TEXT SHOWN »

-=-=-=-=-

Maryville College receives $645,000 grant for STEM education

The allocation expands the capacity of Scots Science Scholars and builds on the supportive and rigorous STEM education already provided at Maryville College.

Ten years ago, Maryville College (MC) professors Dr. Angelia Gibson and Dr. Maria Siopsis, pictured above, applied for and received a $380,000 grant that helped them launch the Scots Science Scholars (S3) program on the Maryville College campus.

A decade later, the two MC faculty members — Gibson a Professor of Chemistry, Siopsis a Professor of Mathematics — have received another grant, this one in the amount of $645,000 in federally allocated funding administered through the Funding to Improve Post-Secondary Education Community Fund (FIPSE), a program of the U.S. Department of Education.

The allocation expands the capacity of Scots Science Scholars and builds on the supportive and rigorous STEM education already provided at Maryville College by “increasing access to hands-on experiences and industry exposure, with a focus on addressing emerging technologies and scientific innovation in natural sciences, computational science, and engineering,” according to Gibson.

-=-=-=-=-

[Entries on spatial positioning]
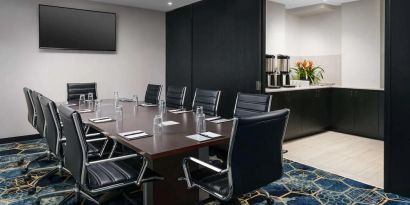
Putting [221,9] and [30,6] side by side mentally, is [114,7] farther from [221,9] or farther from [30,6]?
[221,9]

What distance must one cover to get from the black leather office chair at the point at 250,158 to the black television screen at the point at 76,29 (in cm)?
446

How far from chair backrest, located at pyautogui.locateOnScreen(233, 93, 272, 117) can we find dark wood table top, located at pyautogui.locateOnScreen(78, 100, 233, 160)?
0.44m

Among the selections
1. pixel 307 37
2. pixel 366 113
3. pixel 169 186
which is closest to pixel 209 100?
pixel 169 186

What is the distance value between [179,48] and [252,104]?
11.5 feet

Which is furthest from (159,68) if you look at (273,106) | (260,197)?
(260,197)

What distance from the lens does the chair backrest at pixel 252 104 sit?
9.89 ft

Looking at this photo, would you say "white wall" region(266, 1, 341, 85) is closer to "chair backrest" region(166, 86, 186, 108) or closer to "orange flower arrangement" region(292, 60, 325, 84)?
"orange flower arrangement" region(292, 60, 325, 84)

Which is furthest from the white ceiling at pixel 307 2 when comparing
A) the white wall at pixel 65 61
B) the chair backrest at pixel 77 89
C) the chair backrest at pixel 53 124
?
the chair backrest at pixel 53 124

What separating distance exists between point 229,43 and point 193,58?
112cm

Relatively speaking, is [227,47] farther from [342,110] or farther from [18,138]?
[18,138]

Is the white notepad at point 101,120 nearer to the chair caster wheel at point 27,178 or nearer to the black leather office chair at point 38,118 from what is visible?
the black leather office chair at point 38,118

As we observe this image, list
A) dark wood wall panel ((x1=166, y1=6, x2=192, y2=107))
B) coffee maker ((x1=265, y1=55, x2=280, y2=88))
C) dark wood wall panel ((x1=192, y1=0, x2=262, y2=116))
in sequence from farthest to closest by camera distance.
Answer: dark wood wall panel ((x1=166, y1=6, x2=192, y2=107))
coffee maker ((x1=265, y1=55, x2=280, y2=88))
dark wood wall panel ((x1=192, y1=0, x2=262, y2=116))

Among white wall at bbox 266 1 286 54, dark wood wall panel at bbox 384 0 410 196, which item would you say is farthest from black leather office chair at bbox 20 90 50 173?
white wall at bbox 266 1 286 54

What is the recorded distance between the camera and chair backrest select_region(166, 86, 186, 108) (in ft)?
14.0
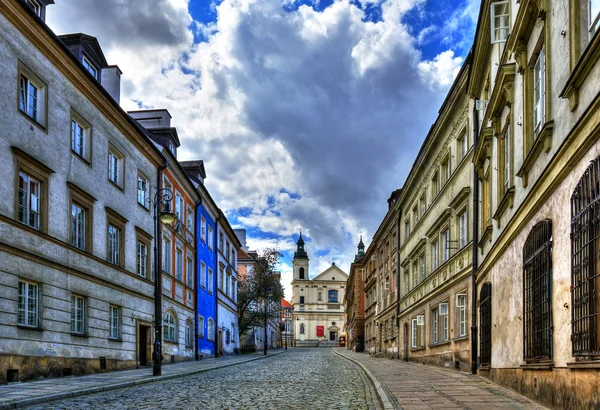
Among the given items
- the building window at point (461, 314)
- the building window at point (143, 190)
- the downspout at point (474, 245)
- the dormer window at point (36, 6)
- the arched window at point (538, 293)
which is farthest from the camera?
the building window at point (143, 190)

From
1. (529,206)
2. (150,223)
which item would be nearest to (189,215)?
(150,223)

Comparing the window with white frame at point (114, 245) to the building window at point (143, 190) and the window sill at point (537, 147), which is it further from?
the window sill at point (537, 147)

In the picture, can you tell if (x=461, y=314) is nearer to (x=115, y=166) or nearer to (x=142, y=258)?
(x=142, y=258)

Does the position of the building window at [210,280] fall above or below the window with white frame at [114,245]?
below

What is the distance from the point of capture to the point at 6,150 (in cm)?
1515

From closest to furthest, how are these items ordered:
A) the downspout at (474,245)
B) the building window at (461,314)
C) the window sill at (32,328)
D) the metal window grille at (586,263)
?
the metal window grille at (586,263) → the window sill at (32,328) → the downspout at (474,245) → the building window at (461,314)

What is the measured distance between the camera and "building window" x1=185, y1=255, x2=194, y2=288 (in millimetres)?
33700

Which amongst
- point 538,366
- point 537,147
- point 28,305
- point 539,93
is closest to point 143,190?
point 28,305

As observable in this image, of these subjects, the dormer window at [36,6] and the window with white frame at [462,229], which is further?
the window with white frame at [462,229]

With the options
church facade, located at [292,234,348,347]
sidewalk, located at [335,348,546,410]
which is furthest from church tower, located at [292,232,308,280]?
sidewalk, located at [335,348,546,410]

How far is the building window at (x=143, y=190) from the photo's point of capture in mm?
26031

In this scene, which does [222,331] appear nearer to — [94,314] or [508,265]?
[94,314]

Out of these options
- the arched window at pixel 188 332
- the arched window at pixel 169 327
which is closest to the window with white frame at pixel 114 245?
the arched window at pixel 169 327

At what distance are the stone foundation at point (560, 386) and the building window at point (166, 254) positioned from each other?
19.8 m
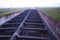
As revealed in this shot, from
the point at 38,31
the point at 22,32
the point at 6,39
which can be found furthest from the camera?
the point at 38,31

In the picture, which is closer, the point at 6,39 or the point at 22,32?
the point at 6,39

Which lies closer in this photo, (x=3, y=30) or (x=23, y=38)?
(x=23, y=38)

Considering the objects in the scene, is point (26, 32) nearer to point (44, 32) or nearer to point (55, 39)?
point (44, 32)

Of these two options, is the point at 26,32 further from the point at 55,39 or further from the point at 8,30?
the point at 55,39

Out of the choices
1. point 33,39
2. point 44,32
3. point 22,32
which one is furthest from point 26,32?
point 33,39

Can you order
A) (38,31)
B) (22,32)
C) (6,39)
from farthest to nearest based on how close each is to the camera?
(38,31) → (22,32) → (6,39)

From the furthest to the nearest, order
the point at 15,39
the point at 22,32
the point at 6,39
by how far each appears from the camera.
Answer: the point at 22,32 < the point at 6,39 < the point at 15,39

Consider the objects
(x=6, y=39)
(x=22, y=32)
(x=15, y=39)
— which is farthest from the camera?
(x=22, y=32)

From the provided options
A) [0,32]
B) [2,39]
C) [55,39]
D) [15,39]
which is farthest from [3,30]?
[55,39]
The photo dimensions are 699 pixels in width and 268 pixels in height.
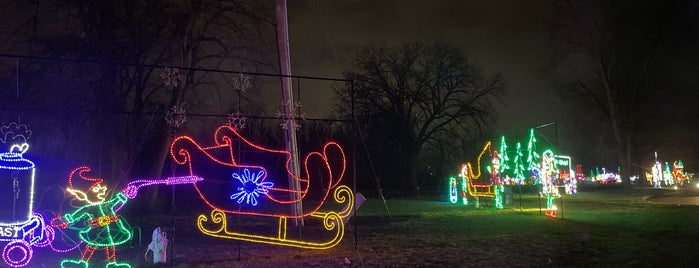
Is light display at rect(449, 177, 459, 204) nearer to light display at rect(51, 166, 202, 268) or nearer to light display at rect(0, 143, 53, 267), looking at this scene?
light display at rect(51, 166, 202, 268)

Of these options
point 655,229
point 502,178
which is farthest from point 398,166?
point 655,229

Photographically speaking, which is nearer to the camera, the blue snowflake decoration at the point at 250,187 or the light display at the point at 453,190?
the blue snowflake decoration at the point at 250,187

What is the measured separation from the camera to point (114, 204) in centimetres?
862

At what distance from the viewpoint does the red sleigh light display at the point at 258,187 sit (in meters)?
9.86

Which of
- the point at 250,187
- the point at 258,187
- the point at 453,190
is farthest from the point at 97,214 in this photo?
the point at 453,190

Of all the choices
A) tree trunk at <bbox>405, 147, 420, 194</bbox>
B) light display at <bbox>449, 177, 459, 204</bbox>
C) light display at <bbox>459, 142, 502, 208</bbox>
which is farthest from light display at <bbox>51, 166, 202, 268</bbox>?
tree trunk at <bbox>405, 147, 420, 194</bbox>

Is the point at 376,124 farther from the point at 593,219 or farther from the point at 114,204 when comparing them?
the point at 114,204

-=-=-=-=-

YOUR TASKS »
1. Reproduce the passage of the grant article from "Maryville College receives" to "Department of Education.", swapping "Scots Science Scholars" for "Scots STEM Scholars".
2. Answer these questions from the grant article.
(a) What was the amount of the grant the professors received ten years ago?
(b) Dr. Maria Siopsis is a professor of which subject?
(c) Which federal department runs the program that administers the new funding?

IN RESPONSE »
1.
Maryville College receives $645,000 grant for STEM education

The allocation expands the capacity of Scots STEM Scholars and builds on the supportive and rigorous STEM education already provided at Maryville College.

Ten years ago, Maryville College (MC) professors Dr. Angelia Gibson and Dr. Maria Siopsis, pictured above, applied for and received a $380,000 grant that helped them launch the Scots STEM Scholars (S3) program on the Maryville College campus.

A decade later, the two MC faculty members — Gibson a Professor of Chemistry, Siopsis a Professor of Mathematics — have received another grant, this one in the amount of $645,000 in federally allocated funding administered through the Funding to Improve Post-Secondary Education Community Fund (FIPSE), a program of the U.S. Department of Education.

2.
(a) $380,000
(b) Mathematics
(c) The U.S. Department of Education